> WHAT YOU ARE ASKED TO DO
Each entry in the block below needs to be copied out exactly.

[DATA RECORDS]

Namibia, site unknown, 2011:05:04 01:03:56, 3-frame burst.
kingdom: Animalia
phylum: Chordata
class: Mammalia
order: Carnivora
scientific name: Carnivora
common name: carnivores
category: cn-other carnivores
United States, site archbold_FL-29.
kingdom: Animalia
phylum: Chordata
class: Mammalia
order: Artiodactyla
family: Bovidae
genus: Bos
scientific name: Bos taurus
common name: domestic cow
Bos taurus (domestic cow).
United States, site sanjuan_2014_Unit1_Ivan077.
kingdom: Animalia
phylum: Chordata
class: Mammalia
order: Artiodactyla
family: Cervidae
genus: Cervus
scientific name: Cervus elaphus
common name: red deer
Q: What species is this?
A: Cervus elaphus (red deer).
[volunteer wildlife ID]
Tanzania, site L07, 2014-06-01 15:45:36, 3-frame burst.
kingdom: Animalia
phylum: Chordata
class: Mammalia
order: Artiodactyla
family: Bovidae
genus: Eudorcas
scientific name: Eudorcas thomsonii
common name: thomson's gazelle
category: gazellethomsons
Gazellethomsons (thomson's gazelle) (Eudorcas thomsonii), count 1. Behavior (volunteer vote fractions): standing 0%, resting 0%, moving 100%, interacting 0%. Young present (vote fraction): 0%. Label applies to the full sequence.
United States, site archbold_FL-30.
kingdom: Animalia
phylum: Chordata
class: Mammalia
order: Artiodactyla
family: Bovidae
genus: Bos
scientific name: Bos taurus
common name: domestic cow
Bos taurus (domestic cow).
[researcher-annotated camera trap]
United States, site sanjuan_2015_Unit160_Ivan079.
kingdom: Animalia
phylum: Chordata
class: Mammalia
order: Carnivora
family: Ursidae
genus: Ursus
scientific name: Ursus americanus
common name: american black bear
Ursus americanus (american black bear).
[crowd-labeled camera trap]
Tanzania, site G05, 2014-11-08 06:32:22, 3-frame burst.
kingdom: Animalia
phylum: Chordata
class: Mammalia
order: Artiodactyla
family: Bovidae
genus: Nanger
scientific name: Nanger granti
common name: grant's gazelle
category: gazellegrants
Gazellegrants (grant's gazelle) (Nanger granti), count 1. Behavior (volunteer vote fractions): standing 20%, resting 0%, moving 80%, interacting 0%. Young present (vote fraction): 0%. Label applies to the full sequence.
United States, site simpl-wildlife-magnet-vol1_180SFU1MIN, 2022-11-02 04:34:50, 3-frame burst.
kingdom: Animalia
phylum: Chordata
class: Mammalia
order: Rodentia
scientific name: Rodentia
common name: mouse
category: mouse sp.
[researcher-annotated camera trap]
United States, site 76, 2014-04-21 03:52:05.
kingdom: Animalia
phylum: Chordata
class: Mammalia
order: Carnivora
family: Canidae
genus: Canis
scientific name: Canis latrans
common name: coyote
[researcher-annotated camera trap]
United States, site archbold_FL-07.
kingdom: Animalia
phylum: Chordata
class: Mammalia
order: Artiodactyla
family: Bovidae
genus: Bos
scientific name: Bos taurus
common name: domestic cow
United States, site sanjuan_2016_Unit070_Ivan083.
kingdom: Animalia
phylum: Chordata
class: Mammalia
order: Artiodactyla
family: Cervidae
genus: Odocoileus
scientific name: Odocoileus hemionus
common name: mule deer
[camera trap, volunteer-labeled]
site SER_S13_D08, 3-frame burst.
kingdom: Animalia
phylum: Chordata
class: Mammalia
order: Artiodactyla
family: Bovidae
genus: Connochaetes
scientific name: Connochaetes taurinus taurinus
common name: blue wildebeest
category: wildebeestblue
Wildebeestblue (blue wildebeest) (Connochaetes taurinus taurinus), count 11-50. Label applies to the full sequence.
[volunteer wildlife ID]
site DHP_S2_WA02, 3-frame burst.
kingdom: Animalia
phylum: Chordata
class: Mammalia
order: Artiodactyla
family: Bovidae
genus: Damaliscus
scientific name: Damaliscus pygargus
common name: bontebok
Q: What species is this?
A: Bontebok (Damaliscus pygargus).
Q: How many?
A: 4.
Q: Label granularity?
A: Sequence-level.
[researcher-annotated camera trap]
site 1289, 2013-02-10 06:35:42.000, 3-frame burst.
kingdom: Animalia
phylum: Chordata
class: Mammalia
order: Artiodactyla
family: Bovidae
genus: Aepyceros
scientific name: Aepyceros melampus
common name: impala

[/DATA RECORDS]

> RESULT OF THIS EXERCISE
Namibia, site unknown, 2011:05:04 01:03:56, 3-frame burst.
kingdom: Animalia
phylum: Chordata
class: Mammalia
order: Carnivora
scientific name: Carnivora
common name: carnivores
category: cn-other carnivores
United States, site archbold_FL-29.
kingdom: Animalia
phylum: Chordata
class: Mammalia
order: Artiodactyla
family: Bovidae
genus: Bos
scientific name: Bos taurus
common name: domestic cow
Bos taurus (domestic cow).
United States, site sanjuan_2014_Unit1_Ivan077.
kingdom: Animalia
phylum: Chordata
class: Mammalia
order: Artiodactyla
family: Cervidae
genus: Cervus
scientific name: Cervus elaphus
common name: red deer
Q: What species is this?
A: Cervus elaphus (red deer).
[volunteer wildlife ID]
Tanzania, site L07, 2014-06-01 15:45:36, 3-frame burst.
kingdom: Animalia
phylum: Chordata
class: Mammalia
order: Artiodactyla
family: Bovidae
genus: Eudorcas
scientific name: Eudorcas thomsonii
common name: thomson's gazelle
category: gazellethomsons
Gazellethomsons (thomson's gazelle) (Eudorcas thomsonii), count 1. Behavior (volunteer vote fractions): standing 0%, resting 0%, moving 100%, interacting 0%. Young present (vote fraction): 0%. Label applies to the full sequence.
United States, site archbold_FL-30.
kingdom: Animalia
phylum: Chordata
class: Mammalia
order: Artiodactyla
family: Bovidae
genus: Bos
scientific name: Bos taurus
common name: domestic cow
Bos taurus (domestic cow).
[researcher-annotated camera trap]
United States, site sanjuan_2015_Unit160_Ivan079.
kingdom: Animalia
phylum: Chordata
class: Mammalia
order: Carnivora
family: Ursidae
genus: Ursus
scientific name: Ursus americanus
common name: american black bear
Ursus americanus (american black bear).
[crowd-labeled camera trap]
Tanzania, site G05, 2014-11-08 06:32:22, 3-frame burst.
kingdom: Animalia
phylum: Chordata
class: Mammalia
order: Artiodactyla
family: Bovidae
genus: Nanger
scientific name: Nanger granti
common name: grant's gazelle
category: gazellegrants
Gazellegrants (grant's gazelle) (Nanger granti), count 1. Behavior (volunteer vote fractions): standing 20%, resting 0%, moving 80%, interacting 0%. Young present (vote fraction): 0%. Label applies to the full sequence.
United States, site simpl-wildlife-magnet-vol1_180SFU1MIN, 2022-11-02 04:34:50, 3-frame burst.
kingdom: Animalia
phylum: Chordata
class: Mammalia
order: Rodentia
scientific name: Rodentia
common name: mouse
category: mouse sp.
[researcher-annotated camera trap]
United States, site 76, 2014-04-21 03:52:05.
kingdom: Animalia
phylum: Chordata
class: Mammalia
order: Carnivora
family: Canidae
genus: Canis
scientific name: Canis latrans
common name: coyote
[researcher-annotated camera trap]
United States, site archbold_FL-07.
kingdom: Animalia
phylum: Chordata
class: Mammalia
order: Artiodactyla
family: Bovidae
genus: Bos
scientific name: Bos taurus
common name: domestic cow
United States, site sanjuan_2016_Unit070_Ivan083.
kingdom: Animalia
phylum: Chordata
class: Mammalia
order: Artiodactyla
family: Cervidae
genus: Odocoileus
scientific name: Odocoileus hemionus
common name: mule deer
[camera trap, volunteer-labeled]
site SER_S13_D08, 3-frame burst.
kingdom: Animalia
phylum: Chordata
class: Mammalia
order: Artiodactyla
family: Bovidae
genus: Connochaetes
scientific name: Connochaetes taurinus taurinus
common name: blue wildebeest
category: wildebeestblue
Wildebeestblue (blue wildebeest) (Connochaetes taurinus taurinus), count 11-50. Label applies to the full sequence.
[volunteer wildlife ID]
site DHP_S2_WA02, 3-frame burst.
kingdom: Animalia
phylum: Chordata
class: Mammalia
order: Artiodactyla
family: Bovidae
genus: Damaliscus
scientific name: Damaliscus pygargus
common name: bontebok
Q: What species is this?
A: Bontebok (Damaliscus pygargus).
Q: How many?
A: 4.
Q: Label granularity?
A: Sequence-level.
[researcher-annotated camera trap]
site 1289, 2013-02-10 06:35:42.000, 3-frame burst.
kingdom: Animalia
phylum: Chordata
class: Mammalia
order: Artiodactyla
family: Bovidae
genus: Aepyceros
scientific name: Aepyceros melampus
common name: impala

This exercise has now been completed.